* _Instruction_
Your task is to reproduce the entries below word for word.
•••
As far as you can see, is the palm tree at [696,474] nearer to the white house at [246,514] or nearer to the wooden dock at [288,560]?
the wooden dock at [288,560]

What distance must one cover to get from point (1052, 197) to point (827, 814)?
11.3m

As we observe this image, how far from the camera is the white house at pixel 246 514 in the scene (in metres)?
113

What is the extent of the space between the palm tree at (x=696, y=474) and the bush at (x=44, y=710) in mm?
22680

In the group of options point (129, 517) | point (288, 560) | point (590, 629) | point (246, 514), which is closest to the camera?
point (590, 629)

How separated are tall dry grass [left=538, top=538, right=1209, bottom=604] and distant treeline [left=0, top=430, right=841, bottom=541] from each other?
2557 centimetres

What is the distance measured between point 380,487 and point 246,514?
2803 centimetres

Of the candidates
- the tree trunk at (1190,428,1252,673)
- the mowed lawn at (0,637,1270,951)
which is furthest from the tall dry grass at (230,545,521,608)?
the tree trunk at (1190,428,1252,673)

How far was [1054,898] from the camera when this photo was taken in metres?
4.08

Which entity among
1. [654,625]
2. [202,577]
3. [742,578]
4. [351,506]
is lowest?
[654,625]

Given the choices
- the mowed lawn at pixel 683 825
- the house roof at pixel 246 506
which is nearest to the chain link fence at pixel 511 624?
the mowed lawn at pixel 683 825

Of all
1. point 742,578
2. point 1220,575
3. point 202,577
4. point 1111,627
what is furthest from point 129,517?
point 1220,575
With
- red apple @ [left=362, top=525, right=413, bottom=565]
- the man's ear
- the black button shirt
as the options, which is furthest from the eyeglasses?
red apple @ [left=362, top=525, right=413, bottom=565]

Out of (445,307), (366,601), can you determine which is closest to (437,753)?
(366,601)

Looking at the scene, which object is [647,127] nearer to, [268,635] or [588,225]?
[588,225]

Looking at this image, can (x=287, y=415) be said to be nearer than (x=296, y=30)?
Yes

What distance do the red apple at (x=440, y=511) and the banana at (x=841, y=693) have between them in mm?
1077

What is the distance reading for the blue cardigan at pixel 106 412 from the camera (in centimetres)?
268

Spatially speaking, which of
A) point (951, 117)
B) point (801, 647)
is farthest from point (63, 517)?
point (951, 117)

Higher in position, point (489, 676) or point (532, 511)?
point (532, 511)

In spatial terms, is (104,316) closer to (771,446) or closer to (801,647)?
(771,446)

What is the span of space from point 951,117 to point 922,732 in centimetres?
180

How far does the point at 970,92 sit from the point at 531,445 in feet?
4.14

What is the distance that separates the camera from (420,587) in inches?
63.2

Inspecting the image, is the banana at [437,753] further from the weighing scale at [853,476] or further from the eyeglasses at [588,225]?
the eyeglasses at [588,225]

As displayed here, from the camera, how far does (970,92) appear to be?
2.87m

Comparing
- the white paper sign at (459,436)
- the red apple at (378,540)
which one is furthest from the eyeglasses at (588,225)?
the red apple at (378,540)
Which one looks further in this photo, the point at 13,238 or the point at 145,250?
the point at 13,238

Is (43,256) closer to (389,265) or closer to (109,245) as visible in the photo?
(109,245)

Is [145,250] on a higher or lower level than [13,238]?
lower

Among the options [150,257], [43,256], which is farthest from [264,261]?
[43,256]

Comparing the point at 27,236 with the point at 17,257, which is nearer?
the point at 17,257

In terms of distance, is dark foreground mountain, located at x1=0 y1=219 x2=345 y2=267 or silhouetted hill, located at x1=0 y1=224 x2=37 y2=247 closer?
•••
* _Task solution_
As far as you can see, is the palm tree at [696,474] nearer to the white house at [246,514] or nearer to the wooden dock at [288,560]?
the wooden dock at [288,560]

What distance must one cover to get from point (1052, 197) to point (827, 814)?
11.3m

As we observe this image, how far from the camera is the white house at pixel 246 514 in the scene (in metres)?
113

What is the extent of the space between the palm tree at (x=696, y=474) and the bush at (x=44, y=710) in mm?
22680

In the group of options point (129, 517) | point (288, 560) | point (590, 629) | point (246, 514), which is closest to the camera?
point (590, 629)

How separated are tall dry grass [left=538, top=538, right=1209, bottom=604] and distant treeline [left=0, top=430, right=841, bottom=541] from each other?
2557 centimetres

What is the distance measured between point 380,487 and point 246,514?
2803 centimetres

Of the candidates
- the tree trunk at (1190,428,1252,673)
- the mowed lawn at (0,637,1270,951)
which is furthest from the tall dry grass at (230,545,521,608)?
the tree trunk at (1190,428,1252,673)

How far was [1054,898] from the camera when this photo was taken in metres?
4.08

Which entity among
1. [654,625]
2. [202,577]
3. [742,578]
4. [351,506]
is lowest?
[654,625]

Given the choices
- the mowed lawn at pixel 683 825
- the house roof at pixel 246 506
which is nearest to the chain link fence at pixel 511 624?
the mowed lawn at pixel 683 825

Of all
1. point 742,578
2. point 1220,575
3. point 202,577
4. point 1111,627
what is furthest from point 129,517?
point 1220,575
With
- red apple @ [left=362, top=525, right=413, bottom=565]
- the man's ear
- the black button shirt
as the options, which is furthest from the eyeglasses?
red apple @ [left=362, top=525, right=413, bottom=565]

Out of (445,307), (366,601), can you determine which is closest to (437,753)?
(366,601)

Looking at the scene, which object is [647,127] nearer to, [268,635] or [588,225]?
[588,225]

Looking at this image, can (x=287, y=415) be said to be nearer than (x=296, y=30)?
Yes

What distance do the red apple at (x=440, y=511) and the banana at (x=841, y=693) have between them in mm?
1077

What is the distance reading for the blue cardigan at pixel 106 412 from the camera (in centimetres)?
268

Spatially speaking, which of
A) point (951, 117)
B) point (801, 647)
is farthest from point (63, 517)?
point (951, 117)

Higher in position, point (489, 676) or point (532, 511)?
point (532, 511)

In spatial terms, is (104,316) closer to (771,446) or closer to (801,647)?
(771,446)

What is the span of space from point 951,117 to point 922,732 in centimetres?
180

How far does the point at 970,92 sit from the point at 531,445 in feet?
4.14

What is the distance that separates the camera from (420,587) in inches?
63.2

Inspecting the image, is the banana at [437,753] further from the weighing scale at [853,476] or further from the eyeglasses at [588,225]?
the eyeglasses at [588,225]

As displayed here, from the camera, how far does (970,92) appear to be?
2.87m

Comparing
- the white paper sign at (459,436)
- the red apple at (378,540)
which one is furthest from the eyeglasses at (588,225)?
the red apple at (378,540)
Which one looks further in this photo, the point at 13,238 or the point at 145,250?
the point at 13,238

Is (43,256) closer to (389,265) or closer to (109,245) as visible in the photo?
(109,245)

Is [145,250] on a higher or lower level than [13,238]?
lower

Among the options [150,257], [43,256], which is farthest from [264,261]?
[43,256]

Comparing the point at 27,236 with the point at 17,257, which is nearer?
the point at 17,257

In terms of distance, is dark foreground mountain, located at x1=0 y1=219 x2=345 y2=267 or silhouetted hill, located at x1=0 y1=224 x2=37 y2=247 closer?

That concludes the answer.